Şah Jahan döneminde, Sunder Kaviray 'Şringar' altında yazdı, Senapati 'Kavitt Ratnakari'yi besteledi. Bazı Hintçe edebiyatları eyalet krallıkları ile ilişkilendirilmiştir. Bu bağlamda, Rajput yöneticileri tarafından himaye edilen Keshavadas Bihari'den söz edilebilir.

Urduca dili ve edebiyatı, özellikle sonraki Babamlar döneminde de ilerleme kaydetmiştir. İş hayatına Delhi Sultanlığı döneminde başlayan Urduca, Deccan'da edebi dil statüsünü kazandı. Babamlar arasında, Muhammed Şah, Deccani şairi Shamsuddin Wali'yi davet eden ve ödüllendiren ilk yönetici idi. Urduca yavaş yavaş kuzey Hindistan'da sosyal birleşme aracı haline geldi. Urduca Mir, Sauda, ​​Nazir vb. Gibi parlak şairler üretti.

Bölge dilleri istikrar ve olgunluk kazanmış ve bu dönemde en iyi lirik şiirin bir kısmı üretilmiştir.
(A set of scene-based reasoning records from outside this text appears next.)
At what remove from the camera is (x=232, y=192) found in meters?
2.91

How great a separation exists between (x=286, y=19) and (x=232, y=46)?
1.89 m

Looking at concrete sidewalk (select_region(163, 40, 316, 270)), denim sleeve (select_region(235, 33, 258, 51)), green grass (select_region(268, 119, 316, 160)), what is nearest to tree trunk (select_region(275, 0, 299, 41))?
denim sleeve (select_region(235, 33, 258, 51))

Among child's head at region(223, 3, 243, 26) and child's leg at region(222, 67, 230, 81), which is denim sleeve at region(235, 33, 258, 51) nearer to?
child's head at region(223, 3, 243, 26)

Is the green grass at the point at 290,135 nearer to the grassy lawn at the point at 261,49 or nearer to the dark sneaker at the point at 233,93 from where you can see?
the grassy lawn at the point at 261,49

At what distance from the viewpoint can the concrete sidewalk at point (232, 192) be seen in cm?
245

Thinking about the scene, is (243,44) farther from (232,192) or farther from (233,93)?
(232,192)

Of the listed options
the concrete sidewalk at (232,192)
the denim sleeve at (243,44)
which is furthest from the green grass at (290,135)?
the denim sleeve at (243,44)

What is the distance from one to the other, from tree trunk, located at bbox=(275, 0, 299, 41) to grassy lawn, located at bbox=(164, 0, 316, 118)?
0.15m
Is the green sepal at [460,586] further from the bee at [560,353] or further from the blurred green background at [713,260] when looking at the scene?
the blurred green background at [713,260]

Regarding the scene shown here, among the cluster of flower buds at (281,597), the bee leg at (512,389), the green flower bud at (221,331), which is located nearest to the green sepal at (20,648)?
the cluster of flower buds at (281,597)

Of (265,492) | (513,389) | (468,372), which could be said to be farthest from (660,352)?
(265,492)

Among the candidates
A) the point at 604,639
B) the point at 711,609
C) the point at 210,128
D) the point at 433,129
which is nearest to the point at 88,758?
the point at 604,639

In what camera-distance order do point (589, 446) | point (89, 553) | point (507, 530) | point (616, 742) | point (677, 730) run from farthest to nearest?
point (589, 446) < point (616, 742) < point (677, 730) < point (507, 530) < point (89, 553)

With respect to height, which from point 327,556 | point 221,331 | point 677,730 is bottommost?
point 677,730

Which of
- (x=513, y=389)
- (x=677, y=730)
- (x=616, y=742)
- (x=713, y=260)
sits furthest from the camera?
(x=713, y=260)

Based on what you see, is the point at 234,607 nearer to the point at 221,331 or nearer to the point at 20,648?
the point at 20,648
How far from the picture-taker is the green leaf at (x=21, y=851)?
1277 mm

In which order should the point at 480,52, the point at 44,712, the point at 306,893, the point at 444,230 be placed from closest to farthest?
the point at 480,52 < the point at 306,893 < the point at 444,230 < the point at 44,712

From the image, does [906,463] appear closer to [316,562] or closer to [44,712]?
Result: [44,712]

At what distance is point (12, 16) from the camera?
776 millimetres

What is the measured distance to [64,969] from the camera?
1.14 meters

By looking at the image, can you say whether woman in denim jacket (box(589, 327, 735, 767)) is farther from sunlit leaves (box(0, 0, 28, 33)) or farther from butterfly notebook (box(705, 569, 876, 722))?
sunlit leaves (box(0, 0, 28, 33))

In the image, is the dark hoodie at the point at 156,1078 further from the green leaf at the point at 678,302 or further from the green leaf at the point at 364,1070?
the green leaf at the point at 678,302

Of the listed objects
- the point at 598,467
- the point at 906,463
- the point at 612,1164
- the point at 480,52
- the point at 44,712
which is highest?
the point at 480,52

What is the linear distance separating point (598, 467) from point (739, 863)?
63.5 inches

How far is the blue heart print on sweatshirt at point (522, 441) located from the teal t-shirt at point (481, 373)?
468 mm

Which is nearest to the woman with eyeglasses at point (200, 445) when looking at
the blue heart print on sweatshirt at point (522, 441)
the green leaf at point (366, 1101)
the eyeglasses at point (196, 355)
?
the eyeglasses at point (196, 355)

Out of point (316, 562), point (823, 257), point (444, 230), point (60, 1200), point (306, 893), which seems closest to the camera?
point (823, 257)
Krishna'nın Radha ile ve Bhagwat'tan gelen öyküleri, Bengal, Oriya, Rajasthani ve Gujarati'deki lirik şiirinde büyük ölçüde bulundu. Ramayana ve Mahabharata'nın birçok ilahi ilahisi bölgesel dillere çevrilmiştir.

Pencap edebiyatı, Guru Arjun ve Vachitra Natak tarafından Guru Govind Singh'in Adi Granth kompozisyonu ile zenginleştirildi.

Güney Hindistan'da, Malatyalam edebi kariyerine kendi başına ayrı bir dil olarak başladı. Marathi, Eknath ve Tukaram'ın elindeki zirvesine ulaştı.

Böylece, Babür dönemi, ortaçağ Hindistan tarihinde zengin okuryazar geleneğin çiçeklendiğini gördü. Bu kadar yüksek çiçeklenme Urduca, Hintçe ve bölgesel dilleri müteakip zamanlarda olsa araç haline getirmiştir.